DESCRIPTION OF THE TASK
Copy out the stretch of items from the line containing "What distance keeps" through the last line of the items, reproducing every character unchanged.

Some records
• • • • • • •

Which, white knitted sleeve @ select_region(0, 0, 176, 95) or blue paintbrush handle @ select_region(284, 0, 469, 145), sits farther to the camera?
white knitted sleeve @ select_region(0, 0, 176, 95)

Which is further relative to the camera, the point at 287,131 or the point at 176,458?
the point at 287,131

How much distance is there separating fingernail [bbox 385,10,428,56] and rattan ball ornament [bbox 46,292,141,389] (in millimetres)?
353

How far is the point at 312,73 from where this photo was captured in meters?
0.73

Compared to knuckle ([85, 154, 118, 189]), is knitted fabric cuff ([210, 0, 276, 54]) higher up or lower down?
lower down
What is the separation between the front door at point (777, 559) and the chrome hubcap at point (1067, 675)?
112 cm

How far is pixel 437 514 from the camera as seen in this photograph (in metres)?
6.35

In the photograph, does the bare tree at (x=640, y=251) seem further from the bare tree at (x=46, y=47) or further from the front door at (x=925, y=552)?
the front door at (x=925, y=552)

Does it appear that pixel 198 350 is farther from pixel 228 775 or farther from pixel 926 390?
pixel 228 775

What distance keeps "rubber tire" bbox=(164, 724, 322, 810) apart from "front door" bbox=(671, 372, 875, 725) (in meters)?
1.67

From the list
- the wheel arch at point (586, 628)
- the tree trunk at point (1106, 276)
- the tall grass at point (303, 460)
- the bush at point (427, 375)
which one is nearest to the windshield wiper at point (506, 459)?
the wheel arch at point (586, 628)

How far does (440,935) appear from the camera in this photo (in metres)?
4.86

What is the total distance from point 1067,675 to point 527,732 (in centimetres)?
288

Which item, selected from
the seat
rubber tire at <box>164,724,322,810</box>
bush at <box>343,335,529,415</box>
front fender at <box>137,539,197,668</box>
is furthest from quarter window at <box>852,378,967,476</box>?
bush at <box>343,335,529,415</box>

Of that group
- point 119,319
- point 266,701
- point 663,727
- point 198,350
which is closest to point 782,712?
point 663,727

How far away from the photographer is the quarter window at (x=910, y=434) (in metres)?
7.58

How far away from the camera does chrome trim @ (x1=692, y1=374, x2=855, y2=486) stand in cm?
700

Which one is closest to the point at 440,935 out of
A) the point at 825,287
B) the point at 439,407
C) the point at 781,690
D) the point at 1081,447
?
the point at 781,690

• • • • • • •

ANSWER TO THE EXERCISE
What distance keeps "rubber tire" bbox=(164, 724, 322, 810) apart from "front door" bbox=(671, 372, 875, 725) (in meters)?
1.67

From the list
- the wheel arch at point (586, 628)
- the tree trunk at point (1106, 276)
- the tall grass at point (303, 460)
- the bush at point (427, 375)
which one is nearest to the windshield wiper at point (506, 459)?
the wheel arch at point (586, 628)

How far does (440,935) appear from the camera in this photo (in metres)?
4.86

What is the total distance from point 1067,675 to point 527,732 (in centimetres)?
288

Which item, selected from
the seat
rubber tire at <box>164,724,322,810</box>
bush at <box>343,335,529,415</box>
front fender at <box>137,539,197,668</box>
is furthest from quarter window at <box>852,378,967,476</box>?
bush at <box>343,335,529,415</box>

Of that group
- point 119,319
- point 266,701
- point 663,727
- point 198,350
which is closest to point 782,712?
point 663,727

How far away from the photographer is the quarter window at (x=910, y=434) (in metres)?
7.58

How far away from the camera does chrome trim @ (x1=692, y1=374, x2=855, y2=486) stand in cm?
700

Which one is closest to the point at 440,935 out of
A) the point at 825,287
B) the point at 439,407
C) the point at 781,690
D) the point at 1081,447
?
the point at 781,690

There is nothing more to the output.